A few other more technical amendments will clarify that the offence of unlawfully possessing or using debit card data includes the PIN, or personal information number, of the bank card and will clarify that it is a crime to possess instruments for copying debit card information, devices known as “skimming” machines.

Bill C-27 gets tough on identity criminals, but we must not forget that thousands of Canadians are victims of identity crime.
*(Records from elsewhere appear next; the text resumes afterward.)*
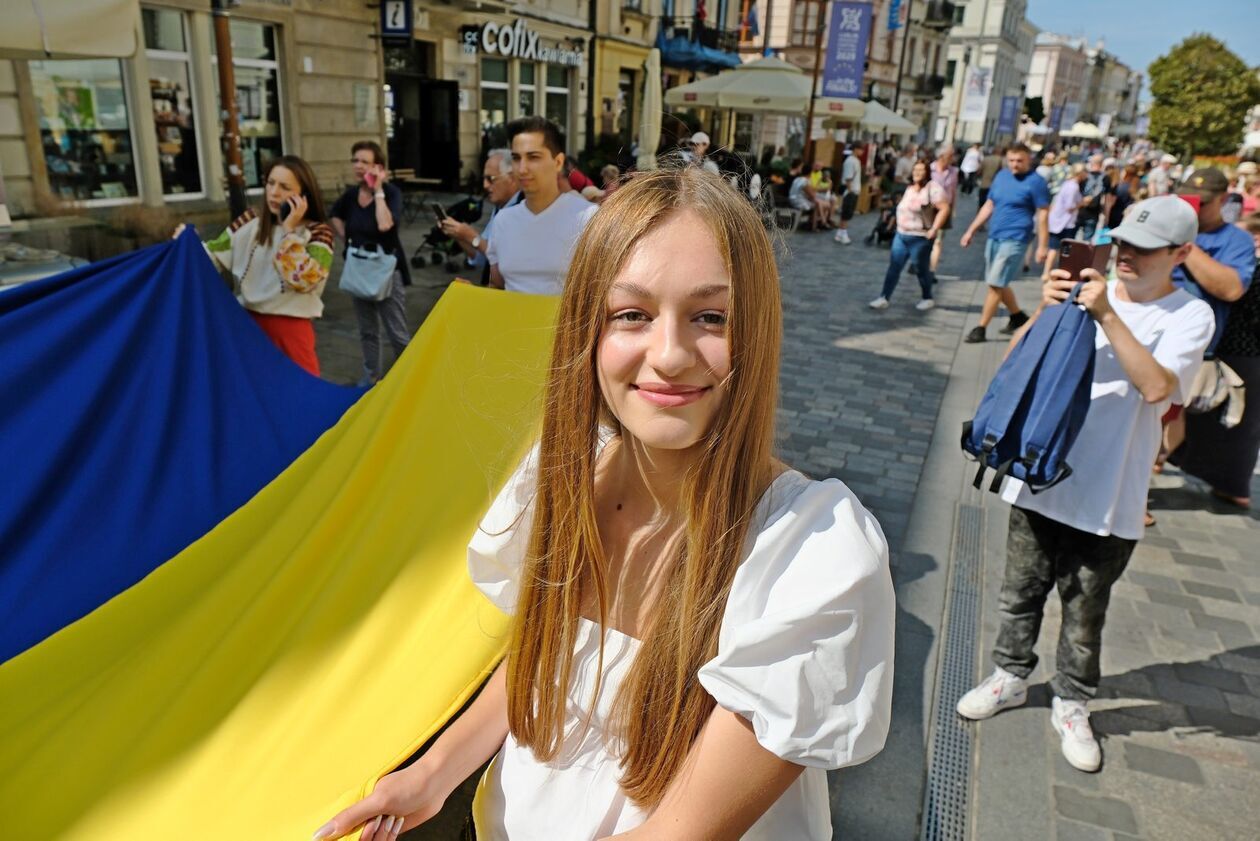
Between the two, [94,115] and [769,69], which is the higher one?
[769,69]

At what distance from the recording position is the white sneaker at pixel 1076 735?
9.83ft

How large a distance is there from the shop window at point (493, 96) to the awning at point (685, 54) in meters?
8.29

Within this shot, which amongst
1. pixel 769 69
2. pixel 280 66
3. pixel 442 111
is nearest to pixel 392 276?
pixel 280 66

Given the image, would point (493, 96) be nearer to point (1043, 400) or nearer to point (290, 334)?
point (290, 334)

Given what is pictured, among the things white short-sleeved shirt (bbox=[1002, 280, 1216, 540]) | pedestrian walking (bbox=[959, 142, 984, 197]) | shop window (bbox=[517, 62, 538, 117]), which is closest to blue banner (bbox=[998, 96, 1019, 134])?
pedestrian walking (bbox=[959, 142, 984, 197])

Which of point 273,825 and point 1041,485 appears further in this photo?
point 1041,485

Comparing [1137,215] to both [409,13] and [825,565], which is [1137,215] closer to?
[825,565]

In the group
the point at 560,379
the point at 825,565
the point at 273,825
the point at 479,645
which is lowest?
the point at 273,825

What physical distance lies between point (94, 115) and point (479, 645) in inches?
452

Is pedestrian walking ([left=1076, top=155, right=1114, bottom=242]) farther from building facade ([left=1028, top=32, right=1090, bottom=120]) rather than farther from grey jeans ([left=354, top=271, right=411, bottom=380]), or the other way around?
building facade ([left=1028, top=32, right=1090, bottom=120])

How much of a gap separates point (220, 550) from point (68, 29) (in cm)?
411

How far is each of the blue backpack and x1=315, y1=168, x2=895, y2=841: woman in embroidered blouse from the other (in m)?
1.84

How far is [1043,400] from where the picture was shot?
279cm

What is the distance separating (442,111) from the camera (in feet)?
56.7
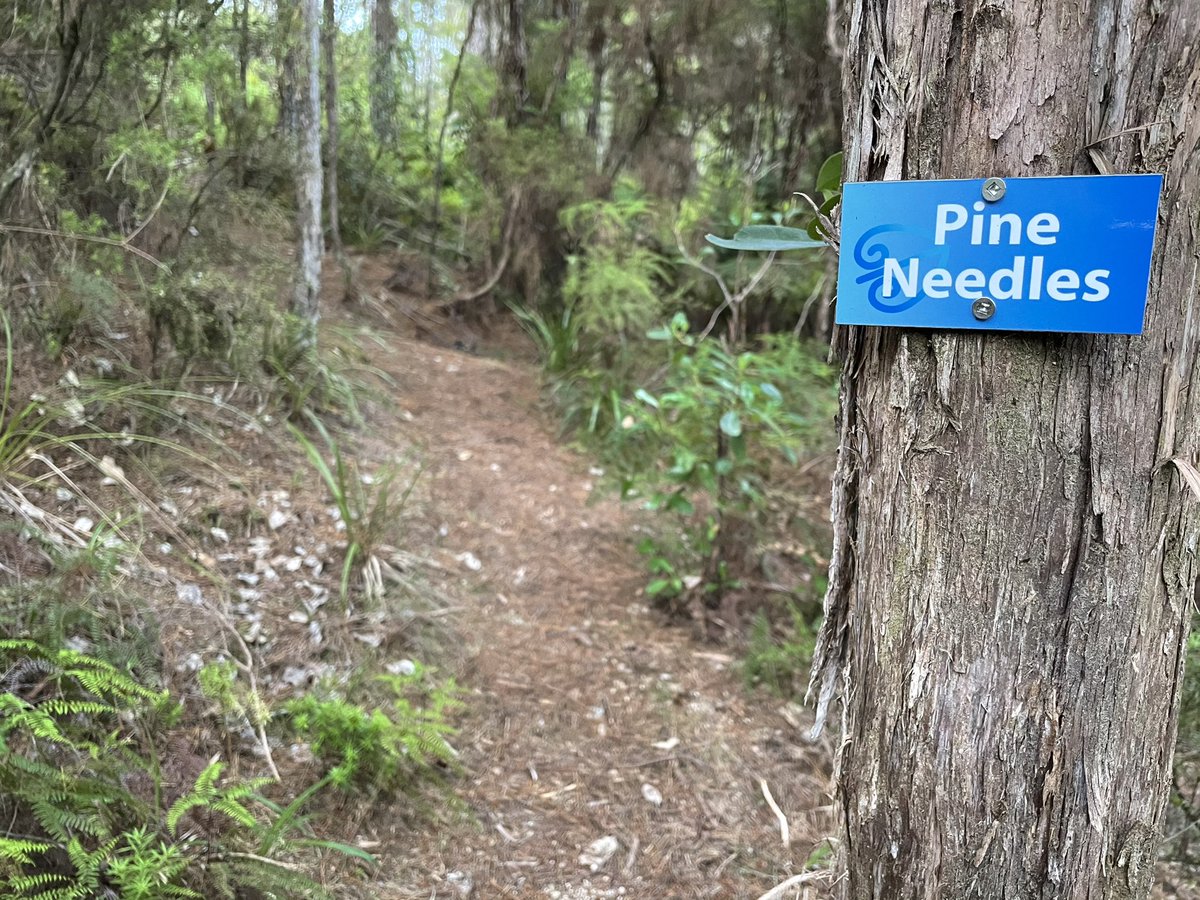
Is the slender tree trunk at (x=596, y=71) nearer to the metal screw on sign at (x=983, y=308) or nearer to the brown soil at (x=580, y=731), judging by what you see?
the brown soil at (x=580, y=731)

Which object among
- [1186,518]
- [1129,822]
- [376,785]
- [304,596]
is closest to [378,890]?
[376,785]

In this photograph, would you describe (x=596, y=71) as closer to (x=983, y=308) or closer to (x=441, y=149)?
(x=441, y=149)

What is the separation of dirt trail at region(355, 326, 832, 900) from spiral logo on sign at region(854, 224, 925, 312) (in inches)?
40.8

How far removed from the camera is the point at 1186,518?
1071 millimetres

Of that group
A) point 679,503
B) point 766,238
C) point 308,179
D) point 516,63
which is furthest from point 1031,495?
point 516,63

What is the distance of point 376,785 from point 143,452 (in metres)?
2.14

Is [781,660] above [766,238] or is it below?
below

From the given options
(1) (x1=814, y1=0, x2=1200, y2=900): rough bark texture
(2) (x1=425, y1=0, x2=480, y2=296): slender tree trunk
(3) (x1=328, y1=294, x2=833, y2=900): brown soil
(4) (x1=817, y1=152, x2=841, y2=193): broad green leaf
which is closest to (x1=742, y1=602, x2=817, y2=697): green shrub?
(3) (x1=328, y1=294, x2=833, y2=900): brown soil

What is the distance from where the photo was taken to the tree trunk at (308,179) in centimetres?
492

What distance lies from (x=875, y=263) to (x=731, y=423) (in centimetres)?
255

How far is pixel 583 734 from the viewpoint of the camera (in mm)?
3195

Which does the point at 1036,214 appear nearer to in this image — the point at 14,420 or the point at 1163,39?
the point at 1163,39

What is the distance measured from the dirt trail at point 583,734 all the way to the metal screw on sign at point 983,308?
1.04 meters

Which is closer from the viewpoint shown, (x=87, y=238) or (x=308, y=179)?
(x=87, y=238)
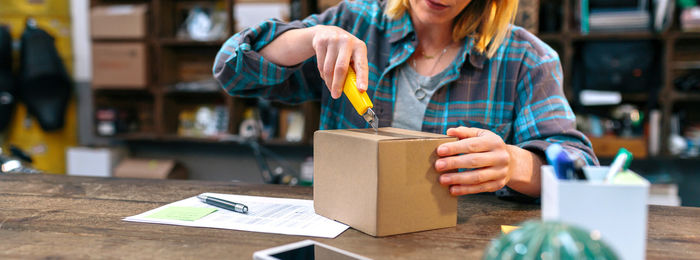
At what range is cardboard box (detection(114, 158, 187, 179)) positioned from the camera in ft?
10.1

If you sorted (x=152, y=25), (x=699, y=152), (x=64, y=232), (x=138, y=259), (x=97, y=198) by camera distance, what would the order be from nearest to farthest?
1. (x=138, y=259)
2. (x=64, y=232)
3. (x=97, y=198)
4. (x=699, y=152)
5. (x=152, y=25)

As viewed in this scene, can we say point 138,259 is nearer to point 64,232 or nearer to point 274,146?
point 64,232

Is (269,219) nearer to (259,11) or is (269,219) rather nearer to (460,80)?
(460,80)

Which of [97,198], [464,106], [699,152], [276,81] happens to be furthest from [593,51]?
[97,198]

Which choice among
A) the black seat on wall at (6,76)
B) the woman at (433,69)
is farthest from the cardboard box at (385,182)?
the black seat on wall at (6,76)

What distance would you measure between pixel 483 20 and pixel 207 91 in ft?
7.20

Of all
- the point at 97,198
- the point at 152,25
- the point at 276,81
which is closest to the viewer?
the point at 97,198

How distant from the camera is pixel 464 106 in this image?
1.16 meters

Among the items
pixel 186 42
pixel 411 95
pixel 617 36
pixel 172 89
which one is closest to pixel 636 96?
pixel 617 36

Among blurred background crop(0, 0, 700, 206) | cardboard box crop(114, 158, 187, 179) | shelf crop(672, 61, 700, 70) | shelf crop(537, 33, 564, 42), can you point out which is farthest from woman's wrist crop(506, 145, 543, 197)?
cardboard box crop(114, 158, 187, 179)

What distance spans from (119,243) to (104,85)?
9.09 ft

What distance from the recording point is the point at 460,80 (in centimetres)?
117

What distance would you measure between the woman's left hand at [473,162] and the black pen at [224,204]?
0.32m

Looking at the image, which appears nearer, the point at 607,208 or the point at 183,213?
the point at 607,208
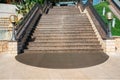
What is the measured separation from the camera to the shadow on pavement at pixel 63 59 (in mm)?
11008

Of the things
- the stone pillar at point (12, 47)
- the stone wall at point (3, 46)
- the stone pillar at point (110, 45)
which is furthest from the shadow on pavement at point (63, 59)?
the stone wall at point (3, 46)

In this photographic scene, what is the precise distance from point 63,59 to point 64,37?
11.2 feet

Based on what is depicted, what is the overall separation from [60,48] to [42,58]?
6.50 ft

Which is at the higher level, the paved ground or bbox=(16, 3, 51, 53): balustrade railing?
bbox=(16, 3, 51, 53): balustrade railing

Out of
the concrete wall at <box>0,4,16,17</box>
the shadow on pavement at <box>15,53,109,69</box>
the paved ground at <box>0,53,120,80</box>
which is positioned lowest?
the shadow on pavement at <box>15,53,109,69</box>

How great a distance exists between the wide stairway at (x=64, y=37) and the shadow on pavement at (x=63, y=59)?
80 centimetres

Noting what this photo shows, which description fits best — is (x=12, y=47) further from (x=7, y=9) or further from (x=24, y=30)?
(x=7, y=9)

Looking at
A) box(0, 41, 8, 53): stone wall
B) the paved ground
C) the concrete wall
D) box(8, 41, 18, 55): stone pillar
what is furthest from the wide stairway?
the concrete wall

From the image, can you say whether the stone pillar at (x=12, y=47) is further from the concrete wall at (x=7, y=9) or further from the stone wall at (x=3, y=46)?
the concrete wall at (x=7, y=9)

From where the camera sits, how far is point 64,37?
50.1 feet

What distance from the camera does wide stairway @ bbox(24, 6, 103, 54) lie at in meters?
14.0

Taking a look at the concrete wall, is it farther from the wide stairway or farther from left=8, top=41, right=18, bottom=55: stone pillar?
left=8, top=41, right=18, bottom=55: stone pillar

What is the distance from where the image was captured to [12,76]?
9.44m

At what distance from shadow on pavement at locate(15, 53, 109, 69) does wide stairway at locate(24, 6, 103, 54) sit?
797mm
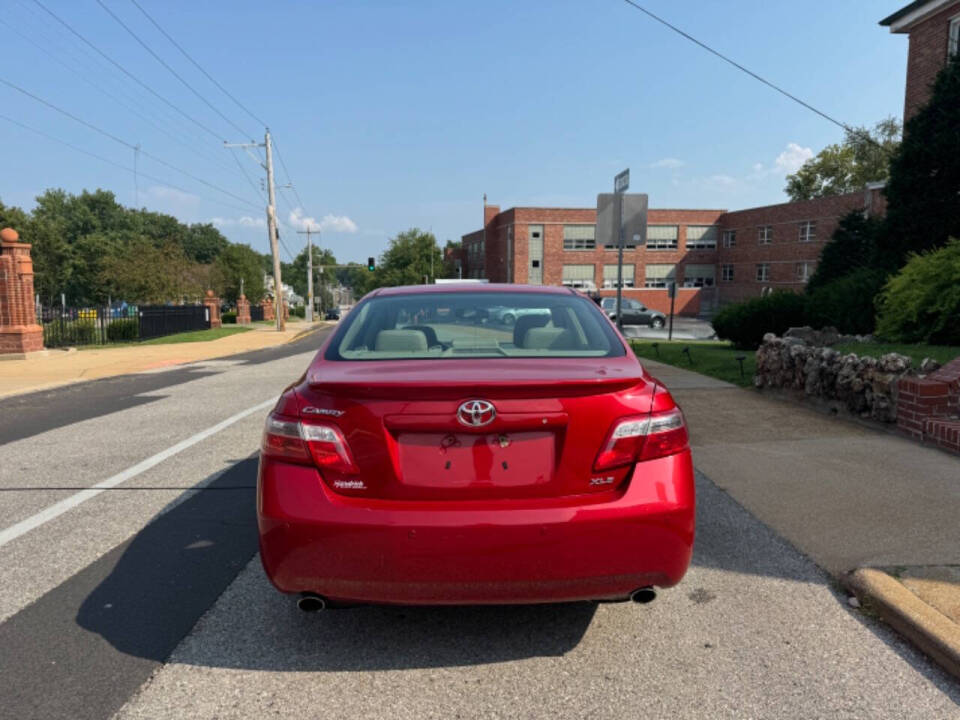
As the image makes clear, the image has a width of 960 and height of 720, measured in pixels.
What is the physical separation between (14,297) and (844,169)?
72938 mm

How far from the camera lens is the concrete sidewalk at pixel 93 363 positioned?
1359 cm

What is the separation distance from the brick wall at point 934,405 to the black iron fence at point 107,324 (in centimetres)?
2530

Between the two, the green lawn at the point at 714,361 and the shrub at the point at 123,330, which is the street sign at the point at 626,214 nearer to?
the green lawn at the point at 714,361

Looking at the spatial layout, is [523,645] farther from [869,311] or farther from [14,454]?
[869,311]

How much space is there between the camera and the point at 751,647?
296 centimetres

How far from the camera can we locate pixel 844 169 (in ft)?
225

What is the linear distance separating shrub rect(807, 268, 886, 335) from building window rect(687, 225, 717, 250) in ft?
193

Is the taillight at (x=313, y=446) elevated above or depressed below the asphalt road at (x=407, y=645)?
above

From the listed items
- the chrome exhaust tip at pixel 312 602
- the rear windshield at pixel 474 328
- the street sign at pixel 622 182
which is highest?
the street sign at pixel 622 182

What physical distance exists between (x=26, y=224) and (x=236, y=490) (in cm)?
8457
Bill C-27 would allow a judge to order that a person convicted of identify offences be required to provide restitution of reasonable costs associated with the rehabilitation of the victim's credit rating and identity. This restitution power would supplement the existing restitution provisions, which allow for an order of restitution in respect of actual financial losses. It would help victims recover the costs associated with restoring their identities, in addition to whatever direct financial losses they suffered as a result of a fraudulent use of their identities.

I am sure all members of the House are concerned about the growing threat of identity crime. I know that I certainly am. That is why I introduced my private member's bill, Bill C-299. I want to thank all members for unanimously supporting that bill to go to the Senate, where it currently is.

I am very pleased that Bill C-27 would create new offences for possession and trafficking in identity information.

Bill C-27 would get tough on those who perpetrate identity crime. The government is responding to the demands of Canadians to do more to combat this problem. However, the identity theft problem will not be solved by government action alone. There are simple precautions that all Canadians can take to minimize the risk of falling victim to identity crime.

Prudent Canadians should take steps to protect their identity information. Experts of all types suggest: shredding all documents with personal information before putting them in the recycling or garbage; not clicking on links in unsolicited email messages; using automatic bill payments or secure online banking sites; only carrying essential identity documents in a purse or wallet; carefully reviewing all bank card and credit card statements and following up promptly on any unusual or unfamiliar charges; and contacting Visa or Mastercard or whatever institution with respect to travelling overseas that might result in payments. All these steps should be taken by Canadians in order to be prudent in the protection of their information.

Finally, some Canadians may want to take advantage of credit monitoring services that watch for signs of identity theft. Early detection of identity theft is crucial for minimizing the repercussions of the crime.

Identity theft and identity fraud are serious crimes. By tightening the identity fraud provisions of the Criminal Code and introducing new identity theft provisions, the bill would provide police, prosecutors and the courts the tools they need to combat identity crime.

Certain elements of the legislation are rather technical and complex. The criminal law has never before criminalized the acquisition of information that is, in many cases, in the public domain and widely and freely shared by millions of Canadians. The criminal law must ensure that this information is not used fraudulently to the detriment of others.

I believe all members are equally concerned about these problems. I also believe all members will be supportive of the approach we have taken. I ask all members of the House, as I did for my private member's bill, to stand in unison, support the bill and ensure that there is greater protection for Canadians with respect to their personal information and take some real action on identity theft.